У моей первой редакции были первые огромные тяжелые двери. Нет, не открыть,

а отодвинуть их настолько, чтоб протиснуться можно было лишь прилагая серьезное усилие. Двери имели давно нечищенные латунные старинные массивные ручки. И вообще, они принадлежали особняку. Старинному архангельскому особняку, возведенному в те степенные времена, когда жители моего города не суетились. Не мельтешили. И дома себе строили под стать. Это потом, во времена всеобщего счастья в бедности вернулись к каким-то маленьким квартиркам, дверкам, окошечкам... Моя первая редакция жила в доме с большими дверями и большими окнами, выходившими на вольное течение Северной Двины. Думать о том, что сталось со степенным человеком, который выстроил этот дом и жил в нем как-то не хотелось. Тогда все архангельские редакции обитали в чудесных старинных местах, где сами стены располагали к порядочности. И в творчестве тоже. Редакции оценят это потом, когда из вековых стен переберутся в крупнопанельное здание, распихаются по клеткам-комнаткам кабинетиков в коих за стандартностью углов и стен глазу не за что зацепиться. Разве что за небо из окон верхних этажей. Мне в который раз повезло. Редакция областного радио до сих пор живет в чьем-то особняке на Попова, 2. Говорят, скоро переедет по соседству в собственный, однако тогда счастлива была и этим, на первом этаже которого умудрялся собирать детишек на свои спектакли театр кукол.


 

 

В радиокомитет меня отправила Наташа Бабий, журналист из "Северного комсомольца", после того, как стало ясно, что в газете обкома комсомола мне без протекции какого-нибудь партбосса не работать.

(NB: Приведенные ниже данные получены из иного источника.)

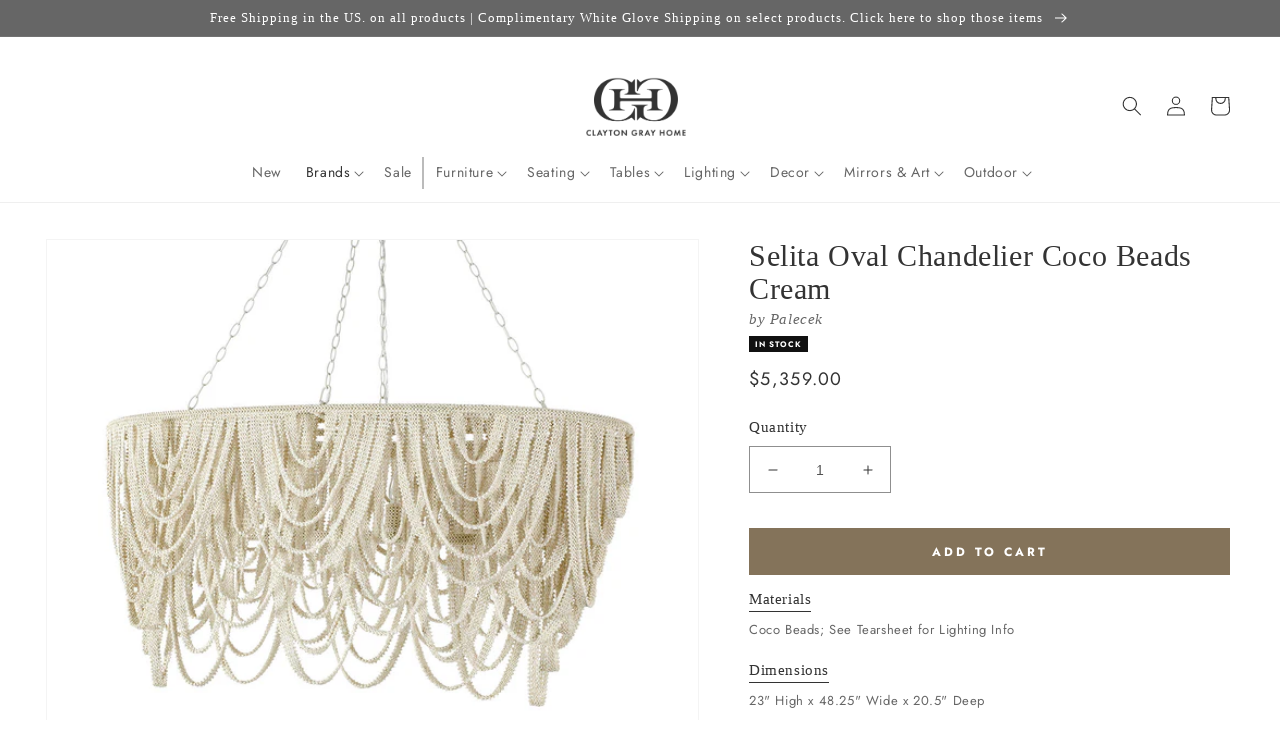

--- FILE ---
content_type: text/css
request_url: https://claytongrayhome.com/cdn/shop/t/222/assets/boost-sd-custom.css?v=1769397353224
body_size: -601
content:
/*# sourceMappingURL=/cdn/shop/t/222/assets/boost-sd-custom.css.map?v=1769397353224 */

Что такое протекция я еще не знал. Да и знакомых парткапитанов, не то что генералов у меня не было. Зам. редактора "Комсомольца" Шахова была стервозноязвительна: "Поработайте дворником, нам напишете что-нибудь, может и повезет". Должно бьггь, я был излишне доверчив и решил последовать всем советам сразу: устроился дворником и пошел пытать творческого счастья на радио.

 

Мне как-то сразу и очень крупно повезло. Просто на всю жизнь. Нет, в штат, конечно, не приняли. Человек, о котором я все время слышу только хорошее, зампред по радио, невысокого роста с колодкой наград большой войны по фамилии Аристов (старики бились с ним в шахматы, юные побаивались, а молодые и талантливые вытворяли всякие безобидные хохмы, вставляя в тексты для литовки передач смешные

 

и нелепые абзацы), так вот этот человек просто не мог принять в ведомство обкома партии паренька без прописки. И вообще, по его мнению, я совершил страшное преступление, уйдя из института, тем более медицинского. У него в ту пору были схожие проблемы с сыном - студентом АЛТИ и потакать всем этим соплякам (то есть мне), которые вбили себе в голову черт знает что, а на самом деле просто не желают учиться, дяденька Аристов просто не мог. Меня никак не оформили, однако

 

и не выгнали. Наверное, Аристов, (царство ему небесное) был действительно хорошим человеком. Я остался в редакции радио на странных правах. Мне дали какую-то бумажку, на основании которой вахтеры впускали меня внутрь.

 

А Коля Кочуров решил все остальные проблемы: "Тарелка супа в моем доме всегда найдется". Вот так просто и разом. Я был не первым, облагодетельствованным этим человеком. Колю я считал и считаю своим учителем. На таких жизнь держится. Вторую фразу из его учебного цитатника я услышал где-то через полгода: "В журналистику нельзя войти по блату - писать за тебя дядя не будет". Примерно так сказал Коля Кочуров, когда, наконец, с Вовой Лубенцом, ассом "Рыбацких румб" на радио позвонили рудакгору "Речника Севера”, старому Максименко. На радио у меня тогда явно что-то не клеилось. Никак не удавалось справиться со словесным потоком и вогнать его в пару репортажных минут или пять зарисовочных. А право на очерк там надо было высидеть годовым упрямством на редакционном стуле. Не вписывался я никак в битву за надои, в трудовой героизм пилоставов. Тем более не владел партязыком. Да и кто бы меня допустил к его освоению. Слава Богу что не пустили. В результате я то ездил в командировку в Плесецкую зону Оксовского поселка, где бывшие зеки на вольном поселении пытались вывернуть из подаренного мамой тулупа, то бывал выпущен в продуктовый магазин и пока автор передачи

 

Нина Киселева отвлекала дирекцию, потешал публику выбором самой тухлой селедины и загадочным вопросом: чего ж вы ею пренебрегаете, граждане? Короче волченка кормили ноги. Дворника, как и доктора из меня не вышло. Скромные гонорары складывались в скромную сумму. Ее явно не хватало даже для поддержки функционального состояния организма. Спасала Колина тарелка супа и тетушкина


 

помощь. В сумме все это позволяло не думать о голоде в молодом, все быстро переваривающем желудке.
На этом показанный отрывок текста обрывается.